=== TEXT SECTION ===
‘From the start, we knew we were going to be the biggest in the country.’

Wesley Earl Banton (centre) with D-Block Europe – Dirtbike LB (left) and Young Adz (right

Trailblazers is an MBW interview series that turns the spotlight on music entrepreneurs with the potential to become the global business power players of tomorrow. This time, we speak to Wesley Earl Banton, Manager of UK rap duo D-Block Europe. Trailblazers is supported by TuneCore.

The success of D-Block Europe is undeniable. The rap duo have sold out seven O2 Arenas, while scoring eight Top 10 albums/mixtapes in the UK and 30 (thirty!) Top 40 singles. Their first two full albums reached No.2 on the UK’s Official Albums Chart.

In January, their third, Rolling Stone (distributed by EGA), hit No.1.

They’ve had global streaming smashes too – not least Prada, a remix of their Ferrari Horses duet with RAYE, which to date has over half a billion plays on Spotify. (Ferrari Horses itself has another 100 million-plus.)
===
WHAT THE TASK REQUIRES:
Quote the D-Block Europe text, starting at "Trailblazers is an" and ending after "EGA), hit No.1.". Work only from the D-Block Europe text.
=== RECORDS SHOWN ===
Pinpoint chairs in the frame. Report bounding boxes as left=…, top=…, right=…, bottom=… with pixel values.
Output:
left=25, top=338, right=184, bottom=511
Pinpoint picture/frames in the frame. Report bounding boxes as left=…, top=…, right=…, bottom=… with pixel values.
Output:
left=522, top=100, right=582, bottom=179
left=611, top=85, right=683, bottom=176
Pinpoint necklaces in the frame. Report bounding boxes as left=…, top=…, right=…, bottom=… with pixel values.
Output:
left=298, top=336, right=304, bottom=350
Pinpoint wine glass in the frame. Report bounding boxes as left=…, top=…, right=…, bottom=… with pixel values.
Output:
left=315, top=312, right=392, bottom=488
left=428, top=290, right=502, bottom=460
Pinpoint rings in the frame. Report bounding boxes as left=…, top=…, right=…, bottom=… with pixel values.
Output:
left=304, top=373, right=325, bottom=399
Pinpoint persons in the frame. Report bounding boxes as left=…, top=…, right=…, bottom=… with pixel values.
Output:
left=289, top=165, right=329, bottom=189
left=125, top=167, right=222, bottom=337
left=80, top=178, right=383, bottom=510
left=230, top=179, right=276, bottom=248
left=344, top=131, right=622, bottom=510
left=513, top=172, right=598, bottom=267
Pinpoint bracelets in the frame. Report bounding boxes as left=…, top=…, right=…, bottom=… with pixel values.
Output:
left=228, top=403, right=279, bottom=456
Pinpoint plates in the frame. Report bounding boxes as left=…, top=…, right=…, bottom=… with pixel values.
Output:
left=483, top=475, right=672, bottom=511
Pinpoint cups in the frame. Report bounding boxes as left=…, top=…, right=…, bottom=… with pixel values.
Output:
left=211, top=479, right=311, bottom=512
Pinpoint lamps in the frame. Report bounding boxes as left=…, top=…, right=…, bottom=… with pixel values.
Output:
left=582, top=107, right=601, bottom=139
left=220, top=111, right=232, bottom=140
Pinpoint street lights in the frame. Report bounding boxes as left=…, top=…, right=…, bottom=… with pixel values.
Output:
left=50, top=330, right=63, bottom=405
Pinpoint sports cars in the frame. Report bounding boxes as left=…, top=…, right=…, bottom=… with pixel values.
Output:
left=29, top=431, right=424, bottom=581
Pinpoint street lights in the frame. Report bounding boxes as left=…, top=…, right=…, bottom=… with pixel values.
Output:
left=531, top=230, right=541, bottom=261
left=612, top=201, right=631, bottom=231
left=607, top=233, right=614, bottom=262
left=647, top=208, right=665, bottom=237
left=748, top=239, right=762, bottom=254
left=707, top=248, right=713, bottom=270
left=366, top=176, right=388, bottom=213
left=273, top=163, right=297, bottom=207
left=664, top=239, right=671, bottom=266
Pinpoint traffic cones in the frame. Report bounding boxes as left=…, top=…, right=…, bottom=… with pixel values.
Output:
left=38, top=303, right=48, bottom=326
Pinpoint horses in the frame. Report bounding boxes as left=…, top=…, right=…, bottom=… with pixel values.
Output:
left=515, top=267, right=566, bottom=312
===
RESPONSE TO THE TASK:
Trailblazers is an MBW interview series that turns the spotlight on music entrepreneurs with the potential to become the global business power players of tomorrow. This time, we speak to Wesley Earl Banton, Manager of UK rap duo D-Block Europe. Trailblazers is supported by TuneCore.

The success of D-Block Europe is undeniable. The rap duo have sold out seven O2 Arenas, while scoring eight Top 10 albums/mixtapes in the UK and 30 (thirty!) Top 40 singles. Their first two full albums reached No.2 on the UK’s Official Albums Chart.

In January, their third, Rolling Stone (distributed by EGA), hit No.1.